Newsbeast! Tina Brown’s New Newsweek Hits Newsstands

Magazine redesigned with Daily Beast editor at the helm; Harvey Weinstein gets a coverline

Tina's Brown's Newsweek is here! Tina's Brown's Newsweek is here!

The first official redesigned issue of Newsweek with the Daily Beast editor at the helm hit newsstands on Monday.

Brown had been reportedly telling prospective advertisers that her "Newsbeast" would be something like "Vanity Fair meets the New Yorker."

Well, it doesn't look like Vanity Fair or the New Yorker. At a quick glance, the new Newsweek looks … a lot like the old Newsweek. A political figure — Hillary Clinton — on the cover, and a coverline touting an article on "political frenemies."

One difference: women. Brown's first issue boasts "150 Women Who Shake the World" including Clinton and how "she's shattering glass ceilings everywhere."

Another: oversized photography — which seems to be a trend among newsweeklies. (As the Awl notes, Brown devotes two-thirds of a page to "a photograph of a shoe."

It also appears Brown has leveraged some of her high-profile friendships for content. Like Harvey Weinstein, who contributes a column — the first in a series — called "My Favorite Mistake" (like the Sheryl Crow song!) in which Harvey recounts his:

My favorite mistake happened two years ago, when I had the opportunity to buy The Girl With the Dragon Tattoo. Two friends in London told me there was a book they loved. I read the book and thought it was great. Then I heard they were making a movie out of it. I got the people to show us the movie to see whether we’d want to distribute it in the United States, and everything about it in my gut said, “Do this — there’s a franchise here.” But my team said, ‘No, we should focus on bigger movies,’ and I let the committee overwhelm me. I didn’t listen to my very significant gut, and when I say significant, I mean size, geographically. And that was a big bloody mistake — an economic mistake, a company mistake.

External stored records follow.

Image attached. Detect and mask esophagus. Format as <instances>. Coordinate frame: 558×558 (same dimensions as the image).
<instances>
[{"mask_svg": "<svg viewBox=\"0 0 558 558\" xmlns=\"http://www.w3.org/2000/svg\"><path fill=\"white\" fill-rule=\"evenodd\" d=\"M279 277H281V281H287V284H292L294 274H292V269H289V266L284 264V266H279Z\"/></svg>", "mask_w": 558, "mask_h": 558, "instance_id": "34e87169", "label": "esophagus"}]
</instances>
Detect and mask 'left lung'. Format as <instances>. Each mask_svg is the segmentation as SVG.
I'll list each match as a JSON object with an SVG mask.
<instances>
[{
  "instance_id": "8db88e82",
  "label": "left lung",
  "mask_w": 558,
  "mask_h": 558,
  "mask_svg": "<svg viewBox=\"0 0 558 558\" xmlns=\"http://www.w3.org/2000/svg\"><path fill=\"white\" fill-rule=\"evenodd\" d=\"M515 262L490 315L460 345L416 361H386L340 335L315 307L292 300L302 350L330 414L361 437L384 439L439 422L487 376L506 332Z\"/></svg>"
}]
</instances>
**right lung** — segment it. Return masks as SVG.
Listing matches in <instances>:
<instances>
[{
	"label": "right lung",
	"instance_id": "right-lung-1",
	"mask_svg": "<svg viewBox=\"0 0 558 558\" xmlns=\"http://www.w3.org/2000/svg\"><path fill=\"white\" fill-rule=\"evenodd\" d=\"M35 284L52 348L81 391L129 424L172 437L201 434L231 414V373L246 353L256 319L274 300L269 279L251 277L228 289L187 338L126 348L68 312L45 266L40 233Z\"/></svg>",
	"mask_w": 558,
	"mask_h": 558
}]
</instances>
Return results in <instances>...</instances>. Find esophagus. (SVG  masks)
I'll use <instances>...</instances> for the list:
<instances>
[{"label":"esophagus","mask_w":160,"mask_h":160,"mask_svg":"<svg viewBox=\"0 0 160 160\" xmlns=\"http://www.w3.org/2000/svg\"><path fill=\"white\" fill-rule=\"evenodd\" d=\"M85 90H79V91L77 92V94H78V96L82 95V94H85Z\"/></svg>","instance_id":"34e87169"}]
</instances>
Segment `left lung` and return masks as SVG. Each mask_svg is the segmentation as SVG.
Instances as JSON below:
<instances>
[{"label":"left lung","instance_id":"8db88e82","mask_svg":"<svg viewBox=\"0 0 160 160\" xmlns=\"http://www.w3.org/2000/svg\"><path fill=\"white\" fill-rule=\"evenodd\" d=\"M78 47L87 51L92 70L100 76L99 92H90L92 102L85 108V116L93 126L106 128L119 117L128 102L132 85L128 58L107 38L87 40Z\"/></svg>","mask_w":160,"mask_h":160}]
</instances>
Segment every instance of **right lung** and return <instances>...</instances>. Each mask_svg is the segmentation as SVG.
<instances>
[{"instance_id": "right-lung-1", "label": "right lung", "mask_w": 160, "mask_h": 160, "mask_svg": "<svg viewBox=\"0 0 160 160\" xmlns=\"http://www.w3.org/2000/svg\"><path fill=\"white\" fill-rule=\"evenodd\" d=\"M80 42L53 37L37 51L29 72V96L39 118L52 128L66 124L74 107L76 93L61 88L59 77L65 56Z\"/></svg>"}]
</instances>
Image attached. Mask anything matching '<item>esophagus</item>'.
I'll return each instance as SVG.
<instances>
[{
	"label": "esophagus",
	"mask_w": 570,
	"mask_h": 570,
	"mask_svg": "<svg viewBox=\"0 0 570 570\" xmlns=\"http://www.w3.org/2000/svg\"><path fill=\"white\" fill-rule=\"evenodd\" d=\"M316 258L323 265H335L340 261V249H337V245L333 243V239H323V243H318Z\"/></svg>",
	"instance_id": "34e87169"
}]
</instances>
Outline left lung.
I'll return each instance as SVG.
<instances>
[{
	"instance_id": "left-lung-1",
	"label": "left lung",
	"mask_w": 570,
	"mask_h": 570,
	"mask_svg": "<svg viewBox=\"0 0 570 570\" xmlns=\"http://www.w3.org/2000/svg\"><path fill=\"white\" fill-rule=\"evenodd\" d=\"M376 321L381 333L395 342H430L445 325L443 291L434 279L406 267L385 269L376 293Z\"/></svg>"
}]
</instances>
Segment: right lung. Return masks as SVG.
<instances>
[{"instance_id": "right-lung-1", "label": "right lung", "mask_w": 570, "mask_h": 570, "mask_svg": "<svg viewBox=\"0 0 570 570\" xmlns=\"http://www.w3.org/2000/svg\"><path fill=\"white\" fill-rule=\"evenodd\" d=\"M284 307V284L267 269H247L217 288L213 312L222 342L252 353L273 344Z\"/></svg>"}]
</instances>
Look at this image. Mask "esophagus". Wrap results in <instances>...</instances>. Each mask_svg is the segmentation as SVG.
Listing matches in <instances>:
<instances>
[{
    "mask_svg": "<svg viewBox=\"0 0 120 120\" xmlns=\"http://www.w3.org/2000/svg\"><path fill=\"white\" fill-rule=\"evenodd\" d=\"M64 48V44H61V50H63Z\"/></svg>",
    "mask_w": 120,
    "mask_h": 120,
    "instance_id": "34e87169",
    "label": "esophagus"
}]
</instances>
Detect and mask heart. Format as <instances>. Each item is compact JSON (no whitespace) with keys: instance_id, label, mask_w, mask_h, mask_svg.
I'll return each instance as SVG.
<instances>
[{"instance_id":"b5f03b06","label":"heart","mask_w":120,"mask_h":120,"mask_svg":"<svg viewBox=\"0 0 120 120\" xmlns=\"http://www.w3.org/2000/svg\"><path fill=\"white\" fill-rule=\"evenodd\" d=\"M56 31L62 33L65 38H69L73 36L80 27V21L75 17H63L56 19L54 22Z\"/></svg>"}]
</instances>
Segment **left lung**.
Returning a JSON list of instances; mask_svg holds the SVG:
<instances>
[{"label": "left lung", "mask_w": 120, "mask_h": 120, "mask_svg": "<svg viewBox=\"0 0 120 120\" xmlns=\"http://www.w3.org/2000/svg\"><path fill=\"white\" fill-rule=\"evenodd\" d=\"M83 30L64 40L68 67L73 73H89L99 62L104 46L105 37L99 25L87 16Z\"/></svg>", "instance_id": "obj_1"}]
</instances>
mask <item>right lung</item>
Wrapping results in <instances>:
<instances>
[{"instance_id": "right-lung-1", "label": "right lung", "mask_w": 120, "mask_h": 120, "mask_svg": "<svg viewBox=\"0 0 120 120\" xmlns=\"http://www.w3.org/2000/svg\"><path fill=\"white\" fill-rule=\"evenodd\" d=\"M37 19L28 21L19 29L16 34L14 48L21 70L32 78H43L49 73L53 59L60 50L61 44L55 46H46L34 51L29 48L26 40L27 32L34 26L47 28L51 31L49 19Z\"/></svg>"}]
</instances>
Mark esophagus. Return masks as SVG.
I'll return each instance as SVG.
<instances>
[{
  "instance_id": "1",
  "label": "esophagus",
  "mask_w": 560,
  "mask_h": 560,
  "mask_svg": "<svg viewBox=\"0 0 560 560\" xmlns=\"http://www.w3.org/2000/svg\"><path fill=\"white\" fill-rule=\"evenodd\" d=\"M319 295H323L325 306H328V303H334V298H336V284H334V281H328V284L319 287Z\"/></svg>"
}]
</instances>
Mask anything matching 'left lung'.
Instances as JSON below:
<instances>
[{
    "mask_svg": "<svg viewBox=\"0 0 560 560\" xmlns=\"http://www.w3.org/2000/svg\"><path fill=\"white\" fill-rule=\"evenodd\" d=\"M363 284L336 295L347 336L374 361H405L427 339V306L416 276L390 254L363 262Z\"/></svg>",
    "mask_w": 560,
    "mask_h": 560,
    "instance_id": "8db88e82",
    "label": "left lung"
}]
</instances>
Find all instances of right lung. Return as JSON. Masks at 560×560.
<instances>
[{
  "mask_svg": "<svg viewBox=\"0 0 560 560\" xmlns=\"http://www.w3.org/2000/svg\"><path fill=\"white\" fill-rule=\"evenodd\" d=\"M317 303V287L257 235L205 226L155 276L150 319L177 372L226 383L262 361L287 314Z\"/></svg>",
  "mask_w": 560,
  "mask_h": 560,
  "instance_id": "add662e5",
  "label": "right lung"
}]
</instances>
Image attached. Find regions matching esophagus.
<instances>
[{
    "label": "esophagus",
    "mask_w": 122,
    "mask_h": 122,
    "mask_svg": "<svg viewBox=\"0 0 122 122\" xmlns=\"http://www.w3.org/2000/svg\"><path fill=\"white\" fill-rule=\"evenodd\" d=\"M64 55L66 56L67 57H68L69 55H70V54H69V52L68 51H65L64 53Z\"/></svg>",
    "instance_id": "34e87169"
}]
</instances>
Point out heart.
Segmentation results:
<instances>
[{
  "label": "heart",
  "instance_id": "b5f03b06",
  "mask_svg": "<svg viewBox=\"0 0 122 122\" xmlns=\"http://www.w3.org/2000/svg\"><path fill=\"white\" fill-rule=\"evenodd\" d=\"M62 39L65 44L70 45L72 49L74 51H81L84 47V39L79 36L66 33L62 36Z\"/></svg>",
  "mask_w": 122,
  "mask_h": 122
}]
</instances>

And another, by CNN's ousted primetime co-host Kathleen Parker, who pens a column called "Women Make Lousy Men."

The design — engineered by ex-Maxim art director Dirk Barnett — is pretty subtle, or as Barnett called it, "dead simple." The new logo doesn't even look like a new logo.

And there are plenty of call-outs to the Daily Beast itself, including the URL above the logo and a Beast logo in the table of contents. (There's even a department called "Newsbeast," featuring an interview with ex-Obama economic advisor Larry Summers and an obligatory pop-piece on Charlie Sheen.)

For what it's worth, Barnett hints that future covers may eventually "look like no other weekly."

"It's sink or swim time for us," Barnett told SPD.com. "This is our shot to bring it back from the dead."

Finally, there's Brown herself, making the case for the magazine's existence in her editor's note:

We’ve all heard the argument that a weekly newsmagazine has no role in today’s relentless, 24/7 news culture, in which digital blizzards of information come at us at blinding speed. In fact, I was one of the people making that argument when IAC’s chairman, Barry Diller, invited me in 2007 to found a news and opinion website that became THE DAILY BEAST, which, in a new joint venture, has allied with NEWSWEEK as brother and sister in cyberspace and in print. NEWSWEEK is now doubly lucky to have Mr. Diller partner with Dr. Harman in business leadership.

Ironically, it was living in THE DAILY BEAST’s fast and furious news cycle for the past two years that revealed to me what a newsmagazine can bring to the table when it’s no longer chasing yesterday’s story. It’s about filling the gaps left when a story has seemingly passed, or resetting the agenda, or coming up with an insight or synthesis that connects the crackling, confusing digital dots.